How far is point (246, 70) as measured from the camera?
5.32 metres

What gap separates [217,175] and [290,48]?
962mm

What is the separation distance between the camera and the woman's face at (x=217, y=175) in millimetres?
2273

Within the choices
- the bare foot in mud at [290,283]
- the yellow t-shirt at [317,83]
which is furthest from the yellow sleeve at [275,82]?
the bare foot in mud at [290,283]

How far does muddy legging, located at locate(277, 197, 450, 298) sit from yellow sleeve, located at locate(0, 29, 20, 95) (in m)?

* * *

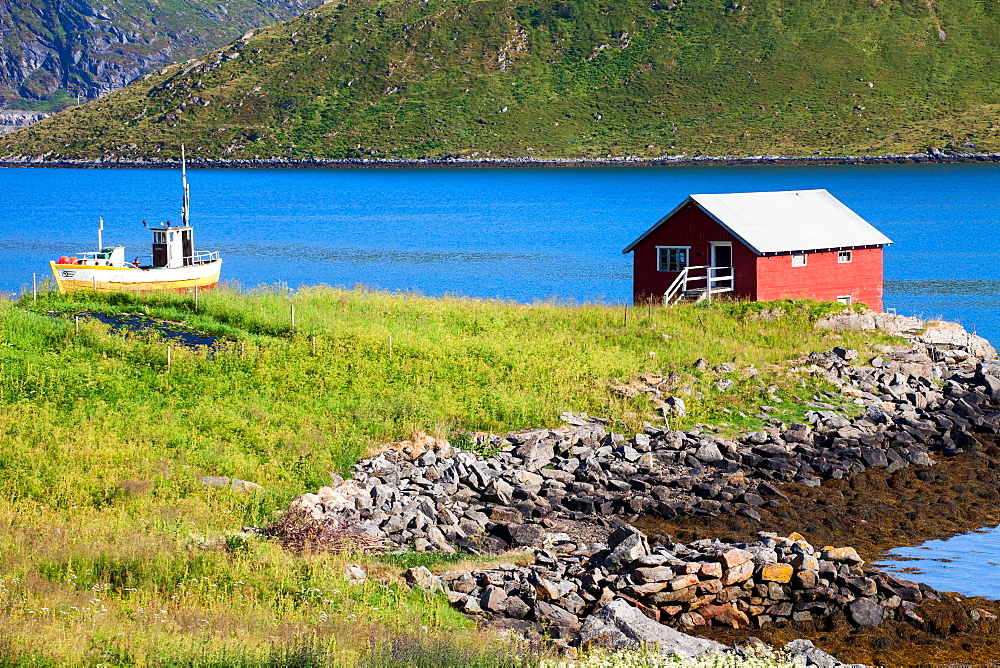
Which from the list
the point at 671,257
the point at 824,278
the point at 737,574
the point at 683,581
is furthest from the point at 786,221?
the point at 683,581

▶ Exercise requirements:
Return every line from the records above that contains the string "yellow". Case counts.

▶ Finished task:
- the yellow t-shirt at [317,83]
which is furthest from the yellow sleeve at [275,82]?
How far does muddy legging, located at locate(277, 197, 450, 298) sit from yellow sleeve, located at locate(0, 29, 20, 95) (in m)?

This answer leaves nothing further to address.